The first thing I notice on entering the refuge is that Jean's iconic drawing of the hungry man-eating greenhead has been replaced by the iconic tree swallow without health insurance. Why are the swallows worried about health insurance? 'Cause they are so thick in the air and on the road that inattentive drivers might easily hit them. Watch out for swallows swirling in Brownian motion all around you. The photo doesn't do it justice. You have to experience it firsthand. Swallows are the sky, the air, the entire environment. They're not in it, they are it.

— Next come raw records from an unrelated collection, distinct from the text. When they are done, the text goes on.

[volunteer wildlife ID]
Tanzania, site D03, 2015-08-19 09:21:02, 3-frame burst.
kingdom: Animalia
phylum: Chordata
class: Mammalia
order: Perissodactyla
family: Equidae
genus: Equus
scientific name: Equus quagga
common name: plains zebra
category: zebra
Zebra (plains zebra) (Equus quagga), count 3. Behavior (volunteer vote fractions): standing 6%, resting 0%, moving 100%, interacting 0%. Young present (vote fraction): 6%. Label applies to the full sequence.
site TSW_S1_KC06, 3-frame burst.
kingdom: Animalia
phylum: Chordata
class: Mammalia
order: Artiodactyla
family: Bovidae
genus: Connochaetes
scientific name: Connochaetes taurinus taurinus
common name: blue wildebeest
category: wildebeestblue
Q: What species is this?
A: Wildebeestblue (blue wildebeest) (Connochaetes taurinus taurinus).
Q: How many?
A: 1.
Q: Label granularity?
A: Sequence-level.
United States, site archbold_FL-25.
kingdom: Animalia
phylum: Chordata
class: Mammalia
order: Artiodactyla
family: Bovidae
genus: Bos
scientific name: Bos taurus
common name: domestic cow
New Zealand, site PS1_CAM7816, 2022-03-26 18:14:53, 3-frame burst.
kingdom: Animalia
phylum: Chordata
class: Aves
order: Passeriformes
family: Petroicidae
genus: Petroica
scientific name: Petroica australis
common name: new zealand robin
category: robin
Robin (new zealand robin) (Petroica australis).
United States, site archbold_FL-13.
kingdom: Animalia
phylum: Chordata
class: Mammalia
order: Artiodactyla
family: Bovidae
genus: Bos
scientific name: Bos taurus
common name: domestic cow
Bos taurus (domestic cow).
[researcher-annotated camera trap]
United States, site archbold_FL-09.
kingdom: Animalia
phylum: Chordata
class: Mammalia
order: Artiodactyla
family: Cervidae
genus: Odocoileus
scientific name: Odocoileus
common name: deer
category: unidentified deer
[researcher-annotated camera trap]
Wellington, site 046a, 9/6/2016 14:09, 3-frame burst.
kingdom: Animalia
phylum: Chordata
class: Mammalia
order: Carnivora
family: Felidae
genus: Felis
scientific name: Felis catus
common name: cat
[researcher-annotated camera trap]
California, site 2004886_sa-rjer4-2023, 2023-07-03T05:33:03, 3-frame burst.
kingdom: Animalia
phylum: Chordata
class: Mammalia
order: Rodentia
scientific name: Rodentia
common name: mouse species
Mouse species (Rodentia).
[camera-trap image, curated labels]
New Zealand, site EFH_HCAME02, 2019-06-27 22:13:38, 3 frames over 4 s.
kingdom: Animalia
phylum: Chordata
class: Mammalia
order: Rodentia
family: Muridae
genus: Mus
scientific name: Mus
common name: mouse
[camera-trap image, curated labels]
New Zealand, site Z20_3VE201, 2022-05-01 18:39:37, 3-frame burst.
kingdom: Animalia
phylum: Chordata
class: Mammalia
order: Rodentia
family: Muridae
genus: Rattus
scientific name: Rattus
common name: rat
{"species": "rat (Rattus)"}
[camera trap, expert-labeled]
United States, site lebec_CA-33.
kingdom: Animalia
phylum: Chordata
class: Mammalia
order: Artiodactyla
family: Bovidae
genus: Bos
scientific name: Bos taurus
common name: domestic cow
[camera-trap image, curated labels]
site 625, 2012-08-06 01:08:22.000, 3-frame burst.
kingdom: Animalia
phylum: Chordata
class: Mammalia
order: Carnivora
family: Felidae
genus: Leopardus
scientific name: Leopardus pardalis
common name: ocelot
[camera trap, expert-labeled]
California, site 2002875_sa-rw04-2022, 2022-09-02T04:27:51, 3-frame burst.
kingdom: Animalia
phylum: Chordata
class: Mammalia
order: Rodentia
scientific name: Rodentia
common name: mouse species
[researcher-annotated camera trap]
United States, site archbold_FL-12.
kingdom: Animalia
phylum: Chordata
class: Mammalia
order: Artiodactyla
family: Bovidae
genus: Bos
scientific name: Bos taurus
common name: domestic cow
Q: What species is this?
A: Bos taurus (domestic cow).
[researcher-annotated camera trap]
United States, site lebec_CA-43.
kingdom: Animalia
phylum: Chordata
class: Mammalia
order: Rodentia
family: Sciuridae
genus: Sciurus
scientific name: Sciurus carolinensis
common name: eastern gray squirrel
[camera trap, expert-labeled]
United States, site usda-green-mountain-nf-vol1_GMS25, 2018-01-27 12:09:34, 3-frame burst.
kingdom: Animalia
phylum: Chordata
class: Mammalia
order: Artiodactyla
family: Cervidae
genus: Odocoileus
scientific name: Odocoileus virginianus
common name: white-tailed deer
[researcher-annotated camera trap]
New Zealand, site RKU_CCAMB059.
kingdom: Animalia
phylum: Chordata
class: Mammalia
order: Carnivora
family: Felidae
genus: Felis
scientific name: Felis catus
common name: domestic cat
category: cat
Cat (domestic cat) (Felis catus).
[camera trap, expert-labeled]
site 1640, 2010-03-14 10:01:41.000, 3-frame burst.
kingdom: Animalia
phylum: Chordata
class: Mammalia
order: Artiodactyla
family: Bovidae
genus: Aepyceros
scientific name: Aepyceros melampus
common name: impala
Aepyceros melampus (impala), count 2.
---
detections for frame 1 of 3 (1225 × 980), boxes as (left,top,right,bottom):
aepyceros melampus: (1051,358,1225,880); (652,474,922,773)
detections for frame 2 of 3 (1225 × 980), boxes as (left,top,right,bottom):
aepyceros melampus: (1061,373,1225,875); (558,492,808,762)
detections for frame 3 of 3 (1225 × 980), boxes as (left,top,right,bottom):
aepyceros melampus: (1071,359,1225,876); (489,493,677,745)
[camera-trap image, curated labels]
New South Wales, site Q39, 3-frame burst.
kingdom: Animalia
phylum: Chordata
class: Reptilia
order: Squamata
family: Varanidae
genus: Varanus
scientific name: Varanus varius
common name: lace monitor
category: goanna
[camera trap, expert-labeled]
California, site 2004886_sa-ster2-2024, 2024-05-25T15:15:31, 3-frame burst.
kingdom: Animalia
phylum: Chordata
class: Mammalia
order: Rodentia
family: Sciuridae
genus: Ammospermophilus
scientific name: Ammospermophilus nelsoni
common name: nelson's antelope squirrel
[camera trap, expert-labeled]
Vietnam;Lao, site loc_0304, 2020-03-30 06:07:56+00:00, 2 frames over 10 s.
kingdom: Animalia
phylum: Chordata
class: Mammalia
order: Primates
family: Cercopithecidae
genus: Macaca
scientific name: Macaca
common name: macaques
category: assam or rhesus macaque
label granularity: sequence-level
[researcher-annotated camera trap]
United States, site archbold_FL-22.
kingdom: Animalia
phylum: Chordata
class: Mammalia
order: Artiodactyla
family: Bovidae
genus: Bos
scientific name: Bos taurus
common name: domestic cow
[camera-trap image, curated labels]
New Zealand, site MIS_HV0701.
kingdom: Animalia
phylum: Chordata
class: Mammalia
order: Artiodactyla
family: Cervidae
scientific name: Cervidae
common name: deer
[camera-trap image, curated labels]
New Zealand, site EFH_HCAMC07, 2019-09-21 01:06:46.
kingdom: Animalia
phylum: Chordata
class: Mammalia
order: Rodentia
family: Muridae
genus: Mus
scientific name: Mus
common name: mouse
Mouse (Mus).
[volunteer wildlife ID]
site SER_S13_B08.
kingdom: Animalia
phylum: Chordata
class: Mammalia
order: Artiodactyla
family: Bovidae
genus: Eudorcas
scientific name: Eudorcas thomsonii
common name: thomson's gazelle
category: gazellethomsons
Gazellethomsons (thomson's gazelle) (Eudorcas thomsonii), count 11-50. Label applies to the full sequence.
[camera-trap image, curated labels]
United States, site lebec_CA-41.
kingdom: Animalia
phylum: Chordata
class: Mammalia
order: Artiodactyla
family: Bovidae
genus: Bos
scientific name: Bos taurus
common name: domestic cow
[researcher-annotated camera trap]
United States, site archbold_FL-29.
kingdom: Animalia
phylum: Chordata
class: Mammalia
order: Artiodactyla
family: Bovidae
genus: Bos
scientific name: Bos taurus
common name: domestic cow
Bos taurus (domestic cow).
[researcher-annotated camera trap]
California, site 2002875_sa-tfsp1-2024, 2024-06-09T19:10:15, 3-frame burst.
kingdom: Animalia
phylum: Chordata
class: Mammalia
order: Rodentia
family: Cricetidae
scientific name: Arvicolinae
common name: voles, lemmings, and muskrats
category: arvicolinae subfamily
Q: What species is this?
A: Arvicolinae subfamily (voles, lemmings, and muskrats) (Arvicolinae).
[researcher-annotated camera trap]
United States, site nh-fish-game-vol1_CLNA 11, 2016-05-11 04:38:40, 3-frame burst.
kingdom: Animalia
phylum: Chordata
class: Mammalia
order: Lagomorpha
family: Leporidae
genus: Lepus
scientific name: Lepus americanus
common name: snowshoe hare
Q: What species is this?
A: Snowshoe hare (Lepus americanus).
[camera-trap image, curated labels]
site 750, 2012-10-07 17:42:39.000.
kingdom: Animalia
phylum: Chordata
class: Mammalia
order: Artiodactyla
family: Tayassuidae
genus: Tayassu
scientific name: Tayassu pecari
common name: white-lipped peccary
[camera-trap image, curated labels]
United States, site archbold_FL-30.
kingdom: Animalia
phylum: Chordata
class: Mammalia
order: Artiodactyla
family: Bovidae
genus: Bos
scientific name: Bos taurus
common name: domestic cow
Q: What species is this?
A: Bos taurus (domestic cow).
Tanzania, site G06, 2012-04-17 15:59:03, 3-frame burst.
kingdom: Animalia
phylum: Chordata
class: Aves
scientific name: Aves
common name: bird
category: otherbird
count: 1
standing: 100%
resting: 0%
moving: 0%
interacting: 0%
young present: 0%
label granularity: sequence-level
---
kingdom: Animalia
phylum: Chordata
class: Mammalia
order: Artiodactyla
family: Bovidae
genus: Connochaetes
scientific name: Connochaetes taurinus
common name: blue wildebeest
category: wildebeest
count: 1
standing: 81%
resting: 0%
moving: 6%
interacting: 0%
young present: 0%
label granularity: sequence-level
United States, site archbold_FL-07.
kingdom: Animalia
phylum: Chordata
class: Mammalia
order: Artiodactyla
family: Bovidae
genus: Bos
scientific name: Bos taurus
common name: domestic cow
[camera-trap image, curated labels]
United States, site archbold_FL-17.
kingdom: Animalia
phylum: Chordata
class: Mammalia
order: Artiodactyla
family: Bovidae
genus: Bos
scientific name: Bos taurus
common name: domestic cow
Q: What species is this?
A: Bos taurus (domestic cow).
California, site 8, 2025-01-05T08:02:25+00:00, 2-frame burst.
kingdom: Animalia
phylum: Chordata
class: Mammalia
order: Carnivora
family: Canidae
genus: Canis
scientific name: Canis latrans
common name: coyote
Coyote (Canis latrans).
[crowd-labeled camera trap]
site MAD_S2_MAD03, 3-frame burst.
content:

For today's entry I thought I'd show you one of the non-beach parts of the refuge, the Pines Trail. While the beach is full of sunbathers, surfers, trespassers, and fisherfolk, and the birders are all at Sandy Point looking for the scissor-tailed flycatcher, the Pines Trail offers:
  • a nice view of the osprey nest platform -- complete with ospreys who haven't left yet
  • great egrets fishing in the marsh
  • a peregrine falcon flying directly over my head
  • pines
  • beach plums
  • bayberries
  • a talented mockingbird who does eastern towhee, black-capped chickadee, American goldfinch, and tree swallow in succession then repeats

A walk all the way around the trail reveals beach plums in various states of ripeness. It seems like the ones on the north and west (or northwest) sides of the trail are riper than the ones to the south and east. The easternmost plum bushes had the least ripe plums. I never noticed that before.

Plum Island gets its name from the beach plum, Prunus maritima, not from the purple sand.

Sometimes people confuse Prunus maritima with Rosa rugosa, the beach rose. Both make great jam. I can sort of see how the plum could look like a rose hip when it's still in the red stage before it turns deep purple.

It really is a whole 'nother season now.